What Kawaoka found was that the viruses were assembling their infectious genetic elements in a systematic fashion. Virologists have long debated whether the RNA segments in flu viruses assembled at random into the virions or were somehow incorporated into the infectious particle in an organized way.
The RNA segments, according to Kawaoka, form in a distinct pattern abutting the membrane of the virus. They are always arranged in a circle of seven surrounding another segment for a total of eight RNA fragments.
"It was not really known whether the fragments were coming as a set," explains Kawaoka, whose team conducted the work using a long-studied influenza A virus, the family responsible for regular influenza outbreaks, including such medical calamities as the 1918 influenza pandemic.
The fact that the virus requires a systematic - as opposed to a random - method of assembly opens the door to the development of new antiviral drugs and the harnessing of benign influenza viruses as gene vectors to optimize vaccine production, Kawaoka says.
"We need to have more antivirals for influenza," according to Kawaoka, "and as these segments get incorporated into the particle as a set, it suggests these elements could be a target for disruption. There must be a genetic element in each of the eight segments that allows them to interact."
What's more, scientists have been exploring the possibility of using strains of influenza to ferry genes from one virus to another to speed and optimize vaccine production. More efficient methods of vaccine production will be critical should a global outbreak such as the "Spanish " flu pandemic of 1918 recur. That pandemic killed an estimated 30-50 million people.
Knowing how influenza A viruses package their genetic contents, and knowing that they do so systematically, suggests it may be possible, by manipulating key genetic elements, to quickly engineer viruses that can be used to mass produce vaccines.

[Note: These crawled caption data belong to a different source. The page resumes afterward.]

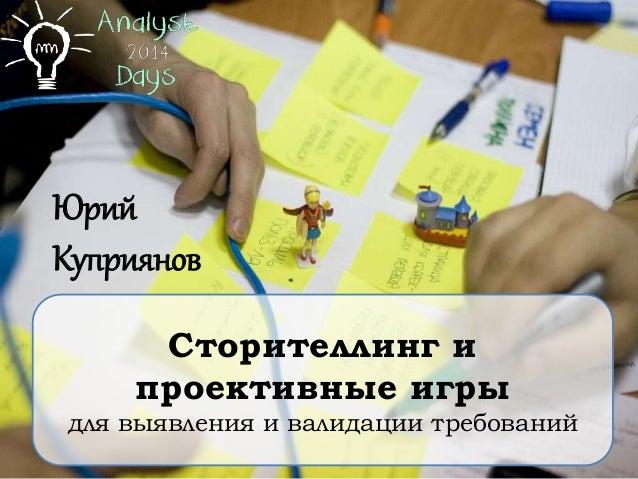 Сторителлинг и проективные игры для выявления и валидации требований Юрий Куприянов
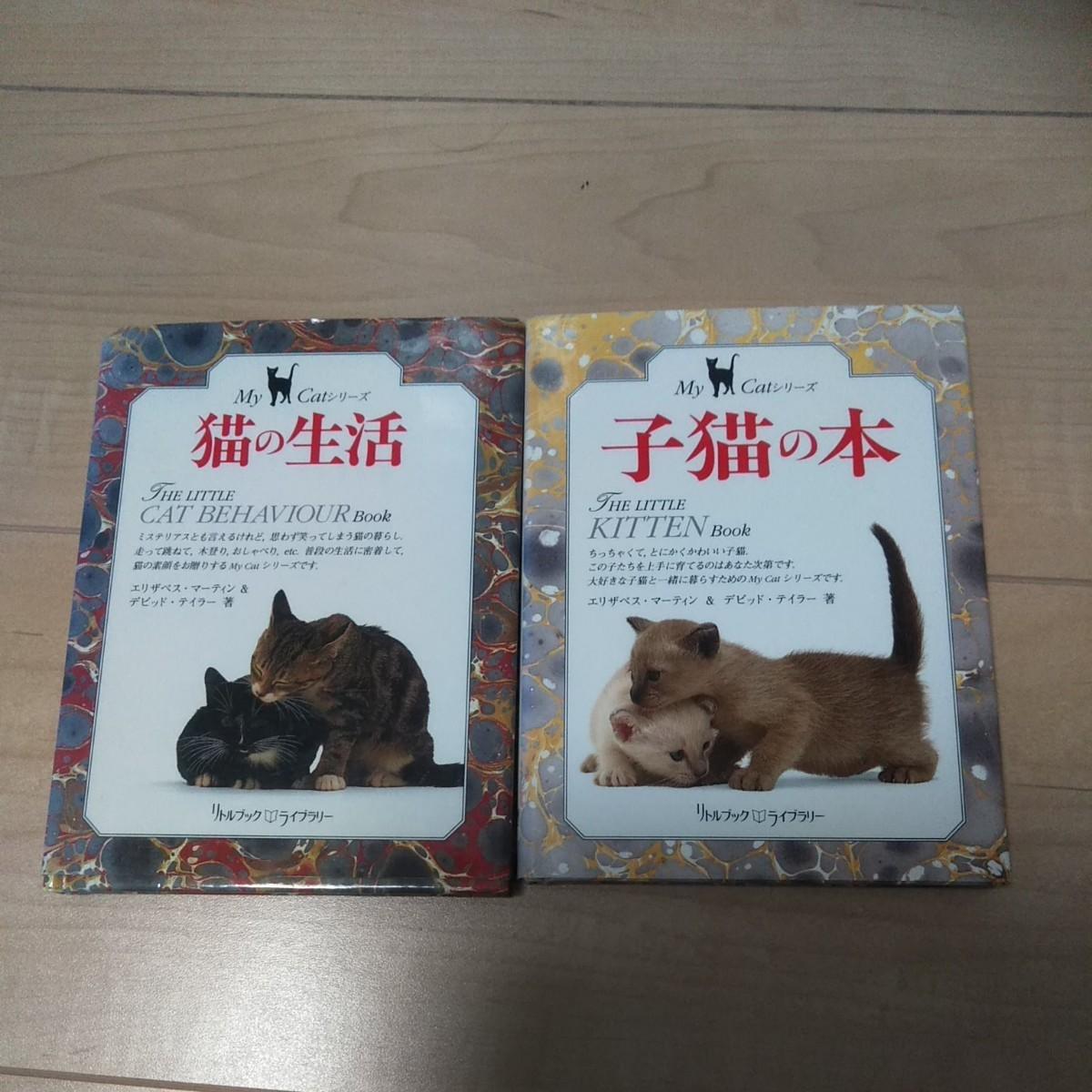 子猫の本/猫の生活 セット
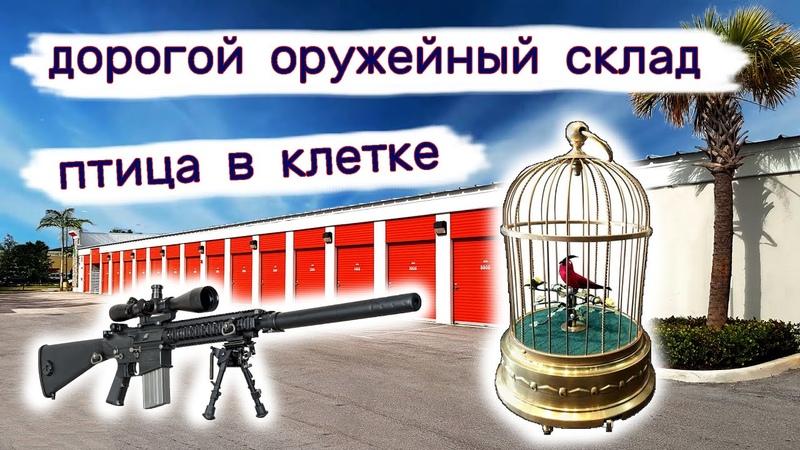 Дорогой оружейный склад птица в клетке антиквариат Брошенный склад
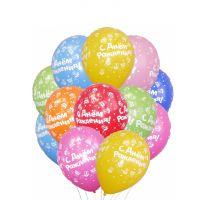 Product 11 Balloons Happy Birthday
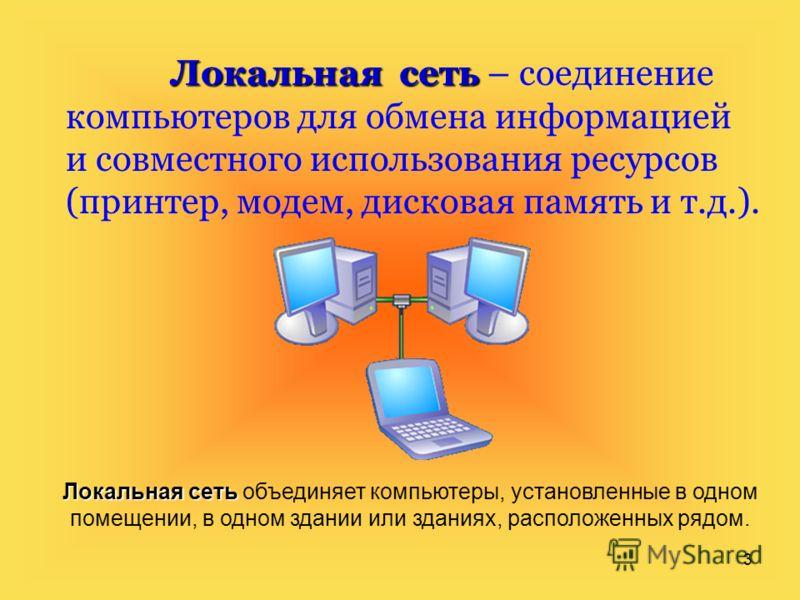 3 Локальная сеть Локальная сеть – соединение компьютеров для обмена информацией и совместного использования ресурсов (принтер, модем, дисковая память и т.д.). Локальная сеть Локальная сеть объединяет компьютеры, установленные в одном помещении, в одн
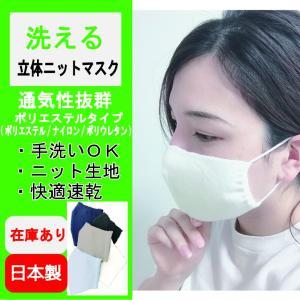 【即納】洗える 夏用 ニットマスク 立体 涼しい 布マスク 無縫製 日本製 在庫あり 個包装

Researchers have been trying to make viral vectors using nine genetic segments, a strategy that has never worked, Kawaoka notes.
"To develop an influenza virus vector, we have to stick to this eight-segment concept," he says.
Such a strategy may be useful for developing vaccines for a range of diseases, including HIV, the virus that causes AIDS, Kawaoka adds.
The new work, according to Kawaoka, benefited from a critical observation made possible by the dissection of the virus and its virions. The virus particles, when observed as a cross section, always displayed the circle of seven RNA fragments surrounding another segment pattern.
"No one has identified this before, perhaps because no one has ever tried to make serial sections of the virus."